As a consequence of non-delivery delivery, I now record all commitments of mine and my employees — and follow-up with the people making the commitment to ensure they are completed because I need to in order to preserve my personal brand of a delivery manager. Think how well you’d differentiate yourself and your personal brand if I never had to record your commitments because you always delivered.

Do you want to stand out compared to others? Do what you say you will do when you say you will do it and inform as soon as there are issues where you might not meet your deliverable.
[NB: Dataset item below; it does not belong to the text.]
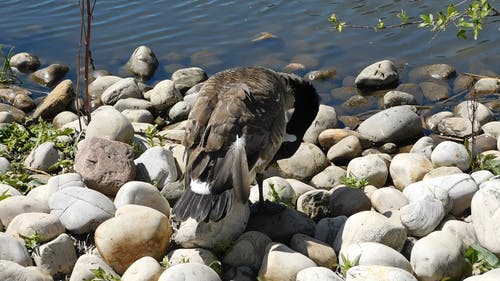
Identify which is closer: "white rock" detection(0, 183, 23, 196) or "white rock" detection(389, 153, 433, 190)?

It’s that simple. And, yes, you can change the world just like that.

  • Scot Herrick says:

    In the back of my mind, there’s another issue contributing to the lack of delivery — the use of technology. We call automated centers to make service appointments and talk to their machines. We call airlines and talk to machines about flights. Every time we call a center we’re told to check online.
    Much of the time, that’s OK. But it removes people talking to people about stuff and that makes the whole thing impersonal. If your machine doesn’t work right, how will your service delivery work right?

  • Eric Brown says:

    Thanks for the link Scot.

    Great post….the inability to deliver is everywhere in the world today. I am constantly amazed when someone tells me ‘yes…I’ll do that’ and they never do.

  • Scot Herrick says:

    I agree. Even in the “teamwork” area, the first thing I look for in a person on a team is whether or not that person will deliver their portion of the work on time. That way the team can count on that person doing the work. That’s fundamental and then all else follows.

  • Delivering as promised is an important step in building your brand and the credibility attribute.